There are actually three ways to reach Sagada from Manila. The Manila-Baguio-Sagada route via Victory Liner buses, the Manila-Bontoc-Sagada route via the Cable Tours or Kasilen Transport buses, and the Manila-Banaue-Bontoc-Sagada route via Autobus or Florida Bus lines.
I chose the most convenient of the three, the Manila-Baguio-Sagada route by Victory Liner as this was my first time to visit the place and I really don’t want to complicate matters by getting lost.
After my brief rendezvous with one of my most favorite city, Baguio, I immediately headed out to the Dangwa station to catch my ride to Sagada.
Thinking I still have quite a bit of time, I was really not in a hurry.
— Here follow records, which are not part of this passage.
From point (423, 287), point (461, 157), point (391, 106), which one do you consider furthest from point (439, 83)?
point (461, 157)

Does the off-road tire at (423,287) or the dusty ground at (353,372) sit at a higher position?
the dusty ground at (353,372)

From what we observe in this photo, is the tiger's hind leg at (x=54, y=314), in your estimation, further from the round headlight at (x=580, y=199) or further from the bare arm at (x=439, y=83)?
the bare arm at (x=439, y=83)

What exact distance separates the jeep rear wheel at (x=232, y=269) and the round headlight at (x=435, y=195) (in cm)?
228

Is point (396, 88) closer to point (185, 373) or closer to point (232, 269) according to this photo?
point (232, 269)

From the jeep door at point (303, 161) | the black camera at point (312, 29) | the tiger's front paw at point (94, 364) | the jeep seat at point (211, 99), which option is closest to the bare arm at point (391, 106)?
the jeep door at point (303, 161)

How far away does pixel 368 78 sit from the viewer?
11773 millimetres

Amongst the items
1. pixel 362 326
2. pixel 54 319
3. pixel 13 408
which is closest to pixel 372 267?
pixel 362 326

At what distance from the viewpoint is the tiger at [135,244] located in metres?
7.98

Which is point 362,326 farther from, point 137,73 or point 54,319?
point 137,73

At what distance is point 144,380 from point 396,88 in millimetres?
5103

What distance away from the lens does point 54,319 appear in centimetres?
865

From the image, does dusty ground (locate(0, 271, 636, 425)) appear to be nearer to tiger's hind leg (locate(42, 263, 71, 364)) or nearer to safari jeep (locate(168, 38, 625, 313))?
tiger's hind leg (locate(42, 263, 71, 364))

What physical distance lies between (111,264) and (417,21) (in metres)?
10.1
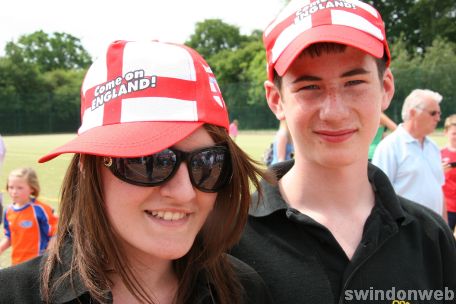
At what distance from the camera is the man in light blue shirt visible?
5.00 metres

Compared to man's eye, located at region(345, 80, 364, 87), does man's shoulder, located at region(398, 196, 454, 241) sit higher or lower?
lower

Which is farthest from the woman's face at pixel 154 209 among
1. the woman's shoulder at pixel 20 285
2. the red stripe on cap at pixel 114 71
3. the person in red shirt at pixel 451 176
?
the person in red shirt at pixel 451 176

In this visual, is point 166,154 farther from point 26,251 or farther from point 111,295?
point 26,251

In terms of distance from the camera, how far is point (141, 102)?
1.50 m

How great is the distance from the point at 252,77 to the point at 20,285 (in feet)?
184

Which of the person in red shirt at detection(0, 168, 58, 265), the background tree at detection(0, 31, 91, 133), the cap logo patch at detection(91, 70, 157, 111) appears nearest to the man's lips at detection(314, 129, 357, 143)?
the cap logo patch at detection(91, 70, 157, 111)

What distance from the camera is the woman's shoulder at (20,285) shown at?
1.52m

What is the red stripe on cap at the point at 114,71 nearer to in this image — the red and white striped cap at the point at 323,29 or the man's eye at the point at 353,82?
the red and white striped cap at the point at 323,29

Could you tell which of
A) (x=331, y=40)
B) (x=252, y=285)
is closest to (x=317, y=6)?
(x=331, y=40)

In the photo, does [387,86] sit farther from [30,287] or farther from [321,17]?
[30,287]

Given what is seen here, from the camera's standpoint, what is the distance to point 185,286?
1.76 m

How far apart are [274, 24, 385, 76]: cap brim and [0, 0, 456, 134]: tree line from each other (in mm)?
32383

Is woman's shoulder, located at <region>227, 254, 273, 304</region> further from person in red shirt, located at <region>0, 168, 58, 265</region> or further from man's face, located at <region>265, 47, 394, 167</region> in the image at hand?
person in red shirt, located at <region>0, 168, 58, 265</region>

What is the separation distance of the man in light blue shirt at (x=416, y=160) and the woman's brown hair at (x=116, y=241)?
355 centimetres
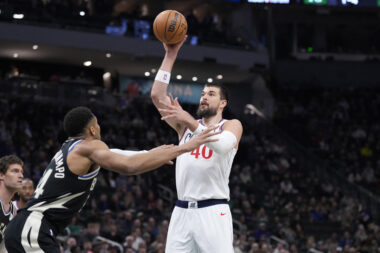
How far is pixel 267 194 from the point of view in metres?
24.2

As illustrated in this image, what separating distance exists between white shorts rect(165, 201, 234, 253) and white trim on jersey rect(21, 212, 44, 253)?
1.75m

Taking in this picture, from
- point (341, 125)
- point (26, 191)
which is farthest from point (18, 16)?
point (26, 191)

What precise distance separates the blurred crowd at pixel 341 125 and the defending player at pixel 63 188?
22.4m

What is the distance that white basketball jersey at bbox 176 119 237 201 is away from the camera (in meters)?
7.31

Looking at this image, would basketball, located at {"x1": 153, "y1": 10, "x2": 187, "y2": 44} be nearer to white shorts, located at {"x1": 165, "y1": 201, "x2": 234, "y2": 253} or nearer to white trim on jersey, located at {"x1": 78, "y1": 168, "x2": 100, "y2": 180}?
white shorts, located at {"x1": 165, "y1": 201, "x2": 234, "y2": 253}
Much was my surprise then when I arrived at the Lizardo Bus station. The line for Sagada was already snaking its way into a long queue. It took me half an hour to get a ticket and another twenty before the bus finally departed at 8:15 in the morning.
There are no aircon buses to Sagada. This might be due to the weather there already being cold. It’s also nice for photographers, as shooting through the glassless windows would be no hassle at all. A window seat is a must for a ride to Sagada and fortunately, a window seat I got.
From the City of Pines, it took me another six zigzagging hours to reach Mountain Province’s jewel town. The bus wound through two-laned mountain roads, most were paved but there were still a few patches of dirt roads here and there. I can just imagine how hard driving must be at this place during the rainy season. There were quite a few landslides our bus passed by.
The view through most of the trip was very scenic. However, altitude-fearing people might do well to take the inner seats for the sheer drop at the side of the roads reaches to dizzying heights. We actually passed the highest point in our country’s road system at the Philippine Pali. I wanted to take some photos but our bus just went on like it was nothing.
The first stopover was at Atok. My iPhone GPS was conking out and I cannot get a decent internet connection at all, my only resource then was my seatmate, a Sagada local. He also informed me as I was quizzing him about our stopover that I should have my lunch right there, as it would be the last one where we can get a full meal before Sagada.
Our next stop however, was quite unexpected. One of our back tires blew up at around noon. Good thing we have double tires at the rear or we could have been in real trouble. The rest of my trip was spent snapping one-offs at the sceneries and partly dozing off.
After a while, the paved roads ended and a sign reading Sagada finally came to view. The entrance to this town looks as magical as its reputation. A single winding dirtroad climbing ever upwards with towering pine trees and low foliage coated with golden dusts along its road sides. Craggy rock formations can be seen hinting of the massive cave networks underneath this sleepy town.
After journeying fifteen hours from the metro, finally, Shangri-La.